PROBLEMS AND TASKS →
**1)** Output the passage of the Ervebo approval summary that begins at the words "The sponsor submitted" and stops after the words "for Decision sections.", copied with no changes.
**2)** Using the Ervebo approval summary, decide whether each statement below agrees with it. Answer yes or no for each, and quote the words from the summary that settle it.
(a) The European Medicines Agency's review served as an added reference for the non-clinical part of the submission.
(b) After review, the proposed name Ervebo was rejected.
(c) The Canadian regulatory decision on Ervebo was made jointly with the European Medicines Agency.
**3)** According to the Ervebo approval summary, who issued the Notice of Compliance?

The submitted inner and outer labels, package insert, and Patient Medication Information section of the Ervebo Product Monograph meet the necessary regulatory labelling, plain language, and design element requirements.
The sponsor submitted a brand name assessment that included testing for look‑alike sound‑alike attributes. Upon review, the proposed name Ervebo was accepted.
This New Drug Submission complies with the requirements of sections C.08.002 and C.08.005.1 and therefore Health Canada has issued the Notice of Compliance pursuant to section C.08.004 of the Food and Drug Regulations. For more information, refer to the Clinical, Non-clinical, and Quality (Chemistry and Manufacturing) Basis for Decision sections.
3 What steps led to the approval of Ervebo?
The review of the New Drug Submission (NDS) for Ervebo was based on a critical assessment of the data package submitted to Health Canada. As per Method 3 described in the Draft Guidance Document: The Use of Foreign Reviews by Health Canada, the review completed by the European Medicines Agency was used as an added reference for the review of the non-clinical component of the submission. The Canadian regulatory decision on the Ervebo NDS was made independently.
For additional information about the drug submission process, refer to the Management of Drug Submissions and Applications Guidance.
Submission Milestones: Ervebo
| Submission Milestone | Date |
|---|---|
| Pre-submission meeting | 2015-11-18 |
| Pre-submission meeting | 2021-04-14 |
| New Drug Submission filed | 2021-09-10 |
| Screening | |
| Screening Acceptance Letter issued | 2021-10-29 |
| Review | |
| Request granted to pause review clock for 71 days (extension to respond to clarification request) | 2022-07-11 |
| Review of Risk Management Plan completed | 2022-10-17 |
| Request granted to pause review clock for 5 days (extension to respond to clarification request) | 2022-10-18 |
| Quality evaluation completed | 2022-10-28 |
| Non-clinical evaluation completed | 2022-11-02 |
| Clinical/medical evaluation completed | 2022-11-04 |
| Labelling review completed | 2022-11-04 |
| Biostatistics evaluation completed | 2022-11-09 |
| Notice of Compliance issued by Director General, Biologic and Radiopharmaceutical Drugs Directorate | 2022-11-09 |
4 What follow-up measures will the company take?
Requirements for post-market commitments are outlined in the Food and Drugs Act and Regulations.
6 What other information is available about drugs?
Up-to-date information on drug products can be found at the following links:
- See MedEffect Canada for the latest advisories, warnings and recalls for marketed products.

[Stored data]
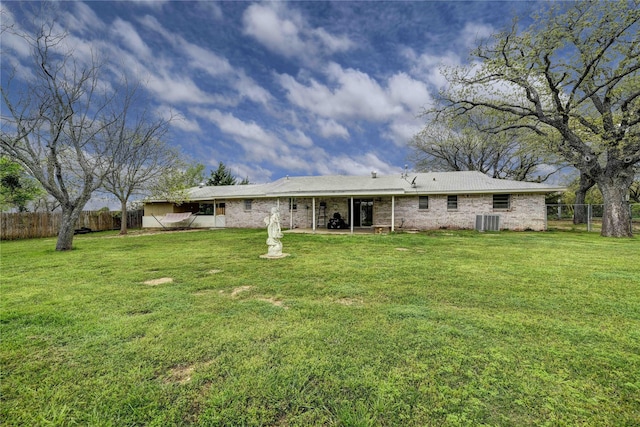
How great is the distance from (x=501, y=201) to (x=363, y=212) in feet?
24.7

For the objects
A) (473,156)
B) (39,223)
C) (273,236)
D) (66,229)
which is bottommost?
(273,236)

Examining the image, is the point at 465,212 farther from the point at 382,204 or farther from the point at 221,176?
the point at 221,176

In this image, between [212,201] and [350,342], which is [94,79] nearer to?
[212,201]

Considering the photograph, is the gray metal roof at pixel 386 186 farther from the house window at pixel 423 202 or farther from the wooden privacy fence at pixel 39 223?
the wooden privacy fence at pixel 39 223

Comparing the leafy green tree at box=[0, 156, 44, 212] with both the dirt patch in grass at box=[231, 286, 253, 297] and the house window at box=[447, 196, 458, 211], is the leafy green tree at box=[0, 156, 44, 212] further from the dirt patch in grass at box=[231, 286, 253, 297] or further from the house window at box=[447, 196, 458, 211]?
the house window at box=[447, 196, 458, 211]

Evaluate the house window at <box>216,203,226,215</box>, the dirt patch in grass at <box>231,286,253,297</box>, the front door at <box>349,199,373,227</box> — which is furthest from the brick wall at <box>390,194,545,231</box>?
the dirt patch in grass at <box>231,286,253,297</box>

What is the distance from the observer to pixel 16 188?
55.0ft

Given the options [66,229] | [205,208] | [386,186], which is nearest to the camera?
[66,229]

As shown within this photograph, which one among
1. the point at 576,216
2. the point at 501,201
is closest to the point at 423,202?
the point at 501,201

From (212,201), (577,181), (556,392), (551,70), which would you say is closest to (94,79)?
(212,201)

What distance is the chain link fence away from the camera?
17.5m

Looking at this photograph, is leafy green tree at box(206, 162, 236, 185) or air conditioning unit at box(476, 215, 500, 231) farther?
leafy green tree at box(206, 162, 236, 185)

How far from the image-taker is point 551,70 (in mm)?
12055

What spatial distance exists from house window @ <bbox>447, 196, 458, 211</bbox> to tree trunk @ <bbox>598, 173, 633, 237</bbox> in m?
6.03
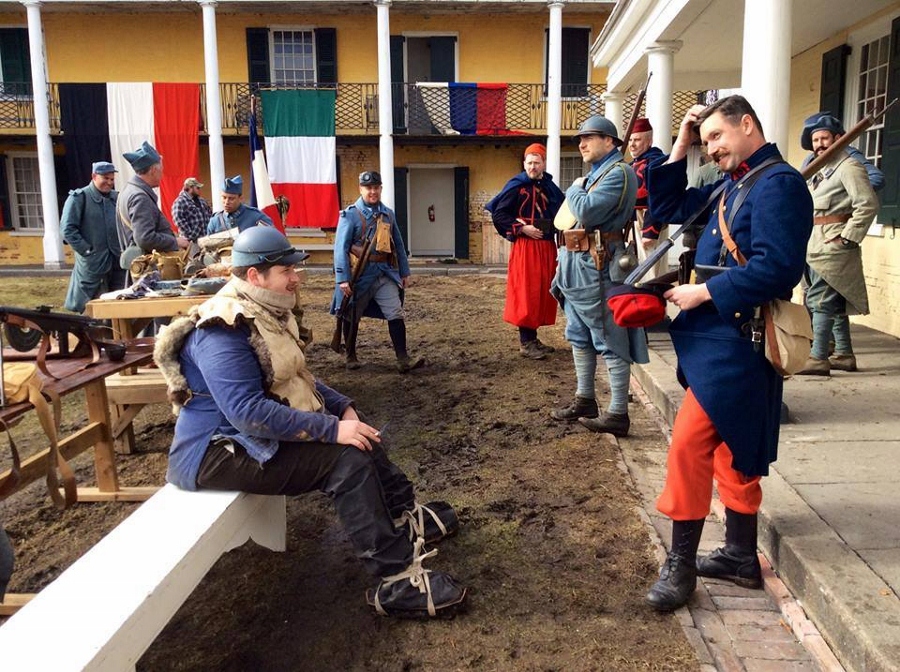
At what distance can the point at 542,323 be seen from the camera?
705 centimetres

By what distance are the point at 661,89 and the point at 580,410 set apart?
400 centimetres

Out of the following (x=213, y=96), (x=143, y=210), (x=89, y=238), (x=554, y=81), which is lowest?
(x=89, y=238)

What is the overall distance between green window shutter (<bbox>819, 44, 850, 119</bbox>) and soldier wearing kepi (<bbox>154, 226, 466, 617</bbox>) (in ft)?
23.6

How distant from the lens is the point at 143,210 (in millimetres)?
5840

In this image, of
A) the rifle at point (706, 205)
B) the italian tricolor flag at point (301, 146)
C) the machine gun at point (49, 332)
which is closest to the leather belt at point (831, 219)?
the rifle at point (706, 205)

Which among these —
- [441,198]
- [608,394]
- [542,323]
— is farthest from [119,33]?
[608,394]

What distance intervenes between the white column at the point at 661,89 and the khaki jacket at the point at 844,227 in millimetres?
2031

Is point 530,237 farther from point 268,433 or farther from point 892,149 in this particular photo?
point 268,433

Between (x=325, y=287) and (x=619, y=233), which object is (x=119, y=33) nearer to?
(x=325, y=287)

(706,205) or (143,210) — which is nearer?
(706,205)

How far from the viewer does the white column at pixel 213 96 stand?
55.2 feet

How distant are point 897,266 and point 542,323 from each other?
130 inches

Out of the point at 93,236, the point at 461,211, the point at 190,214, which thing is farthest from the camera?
the point at 461,211

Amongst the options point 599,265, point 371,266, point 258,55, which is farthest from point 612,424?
→ point 258,55
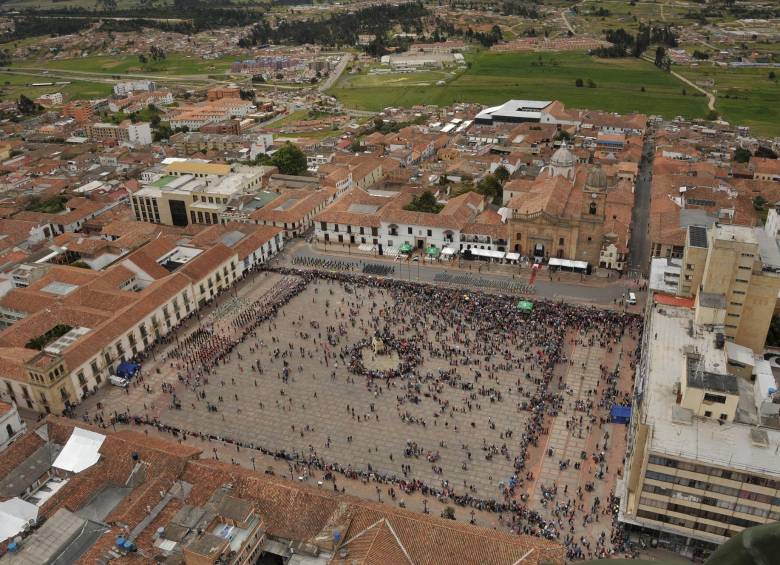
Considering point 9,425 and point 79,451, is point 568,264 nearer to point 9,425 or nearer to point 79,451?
point 79,451

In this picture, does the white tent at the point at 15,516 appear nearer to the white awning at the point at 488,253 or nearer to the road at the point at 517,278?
the road at the point at 517,278

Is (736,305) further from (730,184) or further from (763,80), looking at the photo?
(763,80)

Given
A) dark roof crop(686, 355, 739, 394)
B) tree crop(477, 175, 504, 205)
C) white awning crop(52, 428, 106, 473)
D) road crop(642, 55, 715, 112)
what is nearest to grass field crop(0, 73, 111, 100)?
tree crop(477, 175, 504, 205)

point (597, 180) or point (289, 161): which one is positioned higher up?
point (597, 180)

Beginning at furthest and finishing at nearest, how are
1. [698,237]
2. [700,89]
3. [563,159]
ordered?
[700,89] < [563,159] < [698,237]

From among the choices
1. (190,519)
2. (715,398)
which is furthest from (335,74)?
(190,519)

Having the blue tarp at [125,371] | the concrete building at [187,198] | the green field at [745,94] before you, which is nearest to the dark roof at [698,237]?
the blue tarp at [125,371]
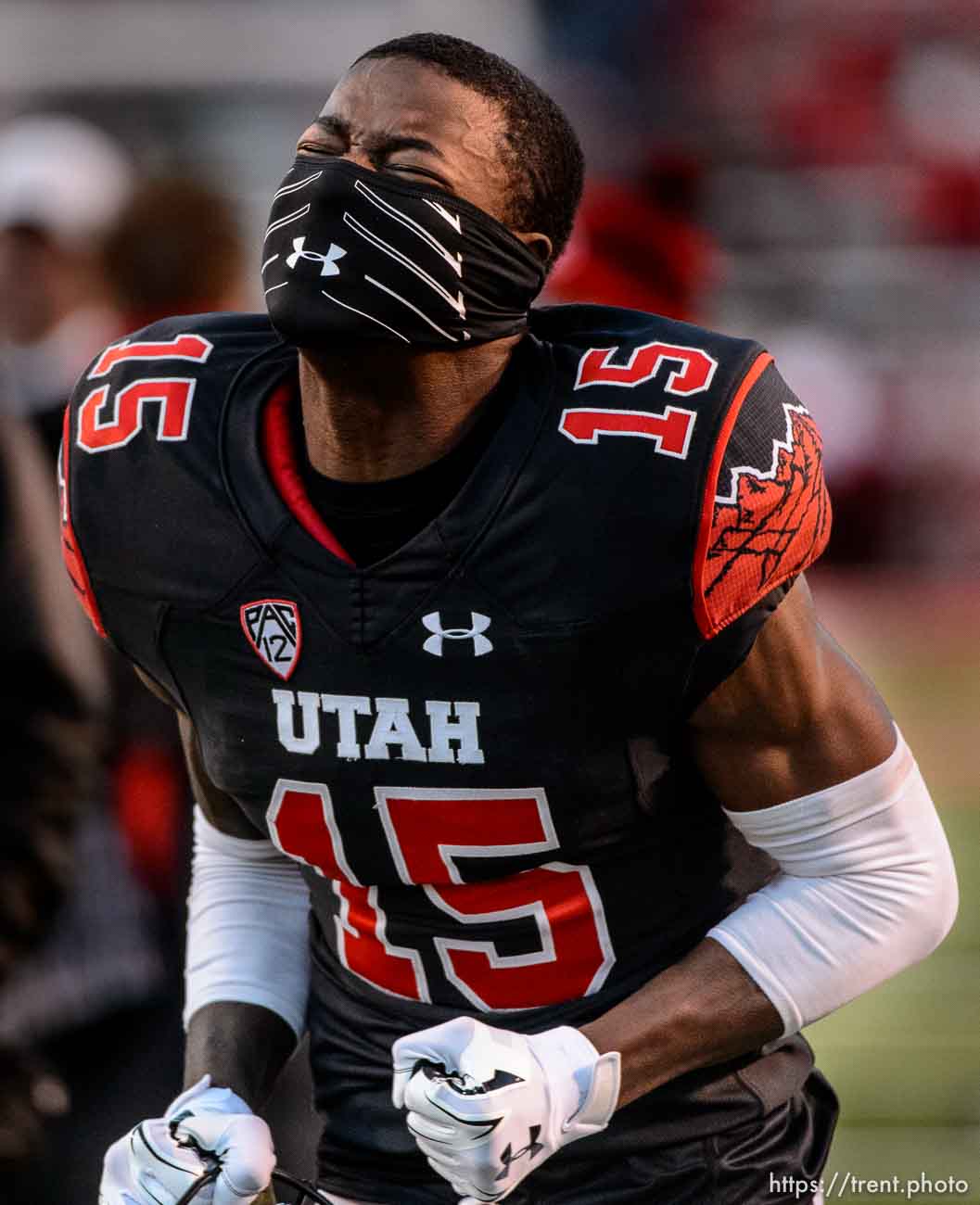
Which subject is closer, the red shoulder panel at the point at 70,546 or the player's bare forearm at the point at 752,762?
the player's bare forearm at the point at 752,762

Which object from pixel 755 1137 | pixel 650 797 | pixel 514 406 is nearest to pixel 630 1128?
pixel 755 1137

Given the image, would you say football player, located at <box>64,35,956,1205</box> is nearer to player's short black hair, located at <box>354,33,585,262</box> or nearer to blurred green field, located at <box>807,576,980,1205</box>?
player's short black hair, located at <box>354,33,585,262</box>

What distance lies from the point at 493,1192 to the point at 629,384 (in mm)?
826

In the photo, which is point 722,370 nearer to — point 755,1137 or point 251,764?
point 251,764

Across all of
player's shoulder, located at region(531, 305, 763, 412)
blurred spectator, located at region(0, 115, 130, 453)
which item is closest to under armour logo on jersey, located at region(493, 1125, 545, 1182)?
player's shoulder, located at region(531, 305, 763, 412)

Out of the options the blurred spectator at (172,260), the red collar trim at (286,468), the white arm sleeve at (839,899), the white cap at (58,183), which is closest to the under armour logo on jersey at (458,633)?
the red collar trim at (286,468)

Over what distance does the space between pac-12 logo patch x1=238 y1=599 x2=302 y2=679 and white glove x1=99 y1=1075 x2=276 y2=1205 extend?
1.58 ft

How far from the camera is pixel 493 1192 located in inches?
76.5

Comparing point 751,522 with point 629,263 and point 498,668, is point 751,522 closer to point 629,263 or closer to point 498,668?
point 498,668

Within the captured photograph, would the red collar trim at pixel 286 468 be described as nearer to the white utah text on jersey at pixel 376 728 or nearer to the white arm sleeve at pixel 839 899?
the white utah text on jersey at pixel 376 728

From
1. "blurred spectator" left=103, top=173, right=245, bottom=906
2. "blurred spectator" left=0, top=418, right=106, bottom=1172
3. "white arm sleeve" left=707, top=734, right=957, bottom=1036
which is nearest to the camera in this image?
"white arm sleeve" left=707, top=734, right=957, bottom=1036

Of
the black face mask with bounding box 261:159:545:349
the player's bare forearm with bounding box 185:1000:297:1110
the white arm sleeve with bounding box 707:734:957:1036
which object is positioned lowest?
the player's bare forearm with bounding box 185:1000:297:1110

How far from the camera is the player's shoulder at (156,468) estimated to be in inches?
82.9

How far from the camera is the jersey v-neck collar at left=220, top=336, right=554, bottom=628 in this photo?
79.3 inches
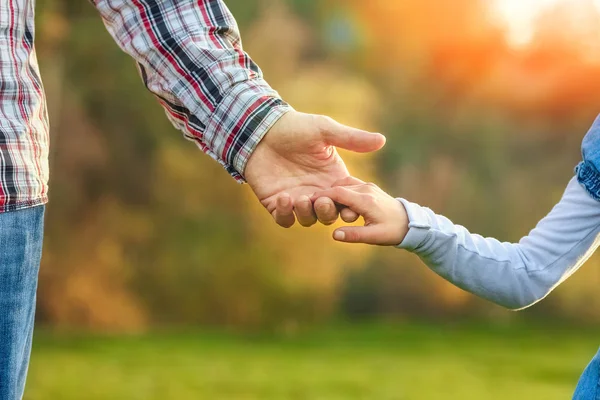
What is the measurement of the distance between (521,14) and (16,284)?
5.35m

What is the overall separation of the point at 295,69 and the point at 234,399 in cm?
258

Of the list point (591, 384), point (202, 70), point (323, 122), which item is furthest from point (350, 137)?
point (591, 384)

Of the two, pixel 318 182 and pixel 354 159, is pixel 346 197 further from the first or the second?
pixel 354 159

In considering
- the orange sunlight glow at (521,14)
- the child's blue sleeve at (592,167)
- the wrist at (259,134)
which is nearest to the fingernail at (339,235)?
the wrist at (259,134)

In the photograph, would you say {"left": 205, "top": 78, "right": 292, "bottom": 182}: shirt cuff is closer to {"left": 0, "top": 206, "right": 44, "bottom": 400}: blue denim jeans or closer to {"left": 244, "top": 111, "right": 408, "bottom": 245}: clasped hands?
{"left": 244, "top": 111, "right": 408, "bottom": 245}: clasped hands

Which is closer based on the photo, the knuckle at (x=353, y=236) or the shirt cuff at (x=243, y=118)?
the knuckle at (x=353, y=236)

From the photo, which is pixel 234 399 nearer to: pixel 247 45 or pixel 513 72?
pixel 247 45

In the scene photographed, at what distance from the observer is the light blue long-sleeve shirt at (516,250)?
1234 mm

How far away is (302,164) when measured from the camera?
54.8 inches

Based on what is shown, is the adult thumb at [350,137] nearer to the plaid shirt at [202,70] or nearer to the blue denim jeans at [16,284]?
the plaid shirt at [202,70]

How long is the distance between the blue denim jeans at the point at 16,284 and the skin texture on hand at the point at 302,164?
42 cm

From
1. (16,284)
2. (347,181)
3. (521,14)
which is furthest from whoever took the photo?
(521,14)

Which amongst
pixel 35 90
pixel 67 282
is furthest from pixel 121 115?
pixel 35 90

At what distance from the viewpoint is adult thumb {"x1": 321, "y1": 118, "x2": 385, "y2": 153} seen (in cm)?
130
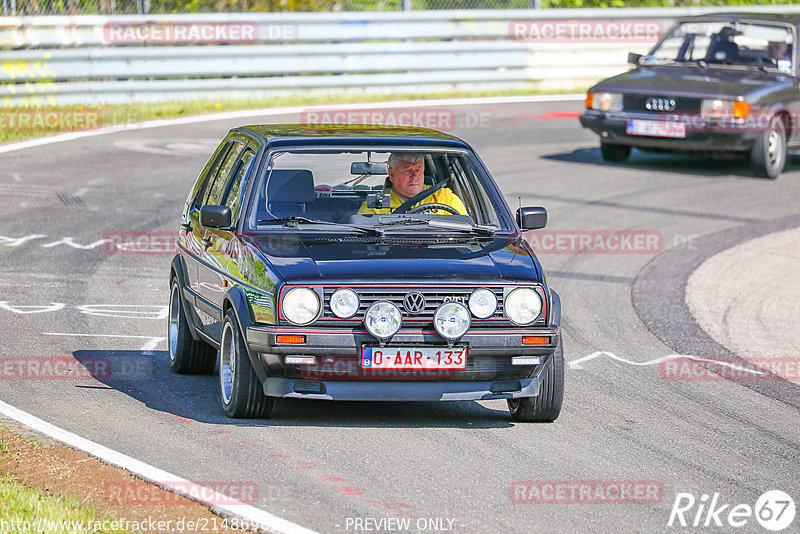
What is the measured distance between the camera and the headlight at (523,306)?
6.48 metres

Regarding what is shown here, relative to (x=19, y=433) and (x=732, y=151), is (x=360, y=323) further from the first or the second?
(x=732, y=151)

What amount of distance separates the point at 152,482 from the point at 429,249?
1.99 metres

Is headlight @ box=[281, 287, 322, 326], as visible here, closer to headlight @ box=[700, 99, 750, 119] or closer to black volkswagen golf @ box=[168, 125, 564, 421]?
black volkswagen golf @ box=[168, 125, 564, 421]

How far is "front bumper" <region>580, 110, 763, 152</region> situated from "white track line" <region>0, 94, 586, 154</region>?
4.93 meters

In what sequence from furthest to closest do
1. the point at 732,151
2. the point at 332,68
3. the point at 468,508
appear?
1. the point at 332,68
2. the point at 732,151
3. the point at 468,508

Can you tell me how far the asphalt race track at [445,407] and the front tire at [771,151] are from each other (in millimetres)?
1651

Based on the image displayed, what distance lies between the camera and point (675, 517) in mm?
5402

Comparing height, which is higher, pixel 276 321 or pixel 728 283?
pixel 276 321

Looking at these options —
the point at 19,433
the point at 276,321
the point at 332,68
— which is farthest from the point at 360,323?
the point at 332,68

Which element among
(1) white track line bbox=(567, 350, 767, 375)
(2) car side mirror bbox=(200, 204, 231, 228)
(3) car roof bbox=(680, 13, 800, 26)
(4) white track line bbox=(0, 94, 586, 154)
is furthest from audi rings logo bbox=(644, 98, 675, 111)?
(2) car side mirror bbox=(200, 204, 231, 228)

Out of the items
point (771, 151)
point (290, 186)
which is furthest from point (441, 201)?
point (771, 151)

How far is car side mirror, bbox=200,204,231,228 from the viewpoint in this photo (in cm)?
709

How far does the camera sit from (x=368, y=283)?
6.32m

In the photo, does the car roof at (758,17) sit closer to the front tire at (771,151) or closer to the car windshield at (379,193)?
the front tire at (771,151)
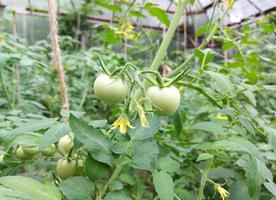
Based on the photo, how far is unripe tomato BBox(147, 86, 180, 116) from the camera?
657mm

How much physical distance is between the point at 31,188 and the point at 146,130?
0.23 m

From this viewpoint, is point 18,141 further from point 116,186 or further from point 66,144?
point 116,186

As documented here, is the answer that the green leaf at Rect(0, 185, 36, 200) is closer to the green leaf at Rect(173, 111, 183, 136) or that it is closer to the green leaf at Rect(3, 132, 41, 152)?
the green leaf at Rect(3, 132, 41, 152)

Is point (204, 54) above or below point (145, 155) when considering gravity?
above

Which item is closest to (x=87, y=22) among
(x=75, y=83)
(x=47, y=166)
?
(x=75, y=83)

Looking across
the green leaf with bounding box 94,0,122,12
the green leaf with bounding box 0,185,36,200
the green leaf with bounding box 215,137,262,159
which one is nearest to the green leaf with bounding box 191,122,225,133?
the green leaf with bounding box 215,137,262,159

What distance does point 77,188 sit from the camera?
615 millimetres

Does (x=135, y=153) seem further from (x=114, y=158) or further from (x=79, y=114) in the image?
(x=79, y=114)

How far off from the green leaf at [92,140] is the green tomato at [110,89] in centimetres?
7

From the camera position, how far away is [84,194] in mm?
611

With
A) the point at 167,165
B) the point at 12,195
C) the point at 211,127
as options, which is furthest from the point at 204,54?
the point at 12,195

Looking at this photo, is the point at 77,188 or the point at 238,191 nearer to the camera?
the point at 77,188

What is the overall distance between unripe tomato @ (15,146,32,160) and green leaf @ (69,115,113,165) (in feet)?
0.88

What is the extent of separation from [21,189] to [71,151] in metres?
A: 0.23
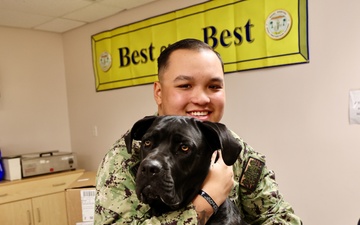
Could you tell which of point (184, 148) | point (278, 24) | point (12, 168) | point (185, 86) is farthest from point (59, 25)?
point (184, 148)

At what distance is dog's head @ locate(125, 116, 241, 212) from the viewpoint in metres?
0.91

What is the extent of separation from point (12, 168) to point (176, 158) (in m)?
3.18

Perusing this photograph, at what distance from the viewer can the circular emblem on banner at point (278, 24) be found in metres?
2.54

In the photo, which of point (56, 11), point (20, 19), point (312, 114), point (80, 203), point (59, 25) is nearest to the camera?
point (80, 203)

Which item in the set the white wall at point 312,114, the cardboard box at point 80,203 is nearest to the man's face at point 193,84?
the cardboard box at point 80,203

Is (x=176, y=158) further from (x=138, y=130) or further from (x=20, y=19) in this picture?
(x=20, y=19)

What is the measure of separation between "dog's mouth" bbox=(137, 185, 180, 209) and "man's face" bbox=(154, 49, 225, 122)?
39 centimetres

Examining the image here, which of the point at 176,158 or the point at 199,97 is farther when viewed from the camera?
the point at 199,97

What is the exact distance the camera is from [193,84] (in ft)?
3.99

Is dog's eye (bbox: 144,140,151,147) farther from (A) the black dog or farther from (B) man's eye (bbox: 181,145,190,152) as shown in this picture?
(B) man's eye (bbox: 181,145,190,152)

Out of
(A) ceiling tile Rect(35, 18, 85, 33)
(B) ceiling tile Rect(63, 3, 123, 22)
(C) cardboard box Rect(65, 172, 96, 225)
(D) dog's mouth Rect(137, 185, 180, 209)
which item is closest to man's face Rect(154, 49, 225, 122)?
(D) dog's mouth Rect(137, 185, 180, 209)

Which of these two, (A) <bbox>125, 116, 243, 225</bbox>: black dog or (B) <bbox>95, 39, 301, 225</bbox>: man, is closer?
(A) <bbox>125, 116, 243, 225</bbox>: black dog

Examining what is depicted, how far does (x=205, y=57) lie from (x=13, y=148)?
3642 millimetres

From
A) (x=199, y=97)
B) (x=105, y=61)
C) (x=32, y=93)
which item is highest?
(x=105, y=61)
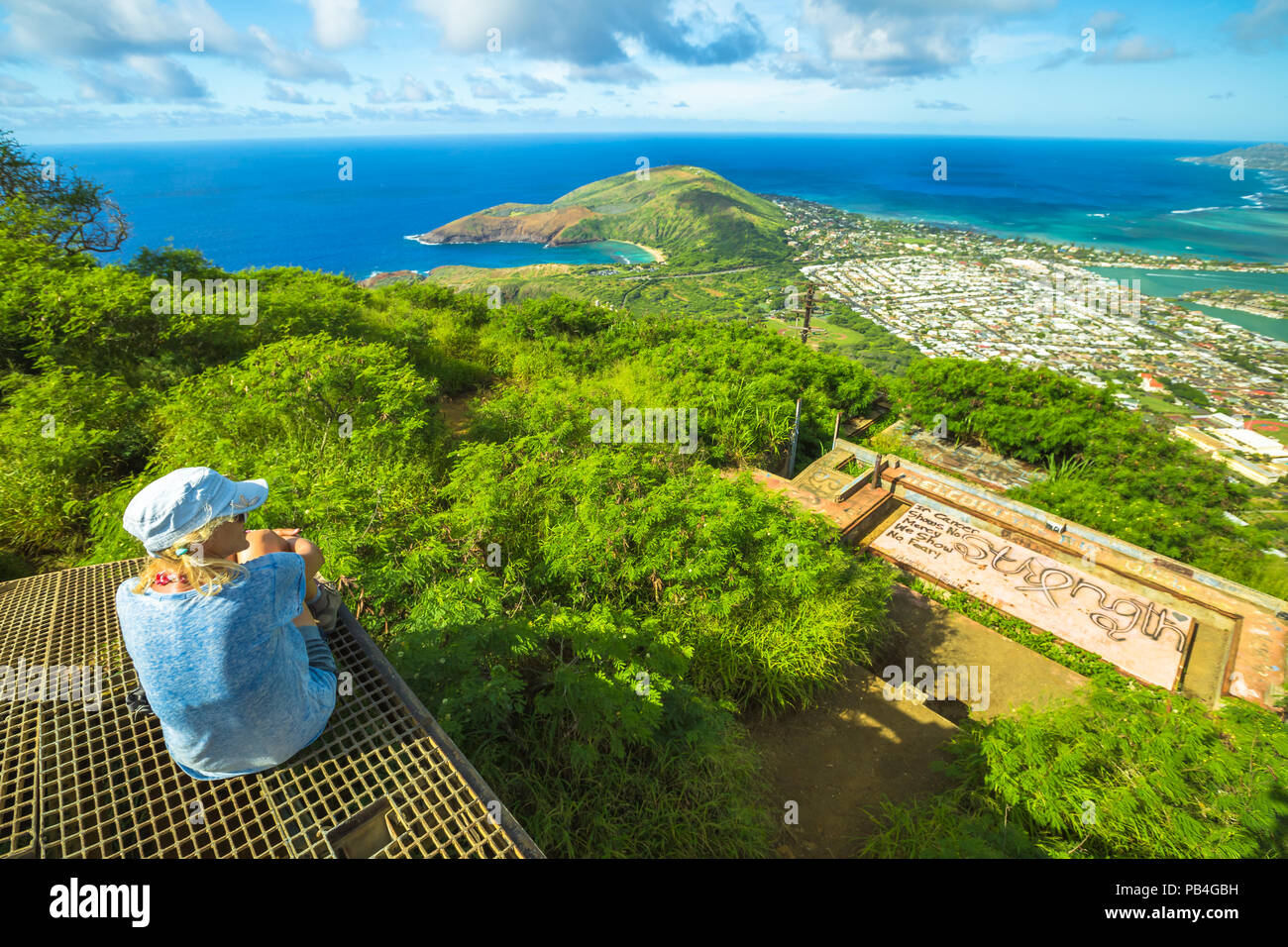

TASK-BY-TASK SOLUTIONS →
**1)**
The sponsor submitted a brand name assessment that included testing for look‑alike sound‑alike attributes. Upon review, the proposed name Ervebo was accepted.
This New Drug Submission complies with the requirements of sections C.08.002 and C.08.005.1 and therefore Health Canada has issued the Notice of Compliance pursuant to section C.08.004 of the Food and Drug Regulations. For more information, refer to the Clinical, Non-clinical, and Quality (Chemistry and Manufacturing) Basis for Decision sections.

**2)**
(a) Yes: "the review completed by the European Medicines Agency was used as an added reference for the review of the non-clinical component of the submission"
(b) No: "Upon review, the proposed name Ervebo was accepted."
(c) No: "The Canadian regulatory decision on the Ervebo NDS was made independently."

**3)** The Director General, Biologic and Radiopharmaceutical Drugs Directorate issued the Notice of Compliance.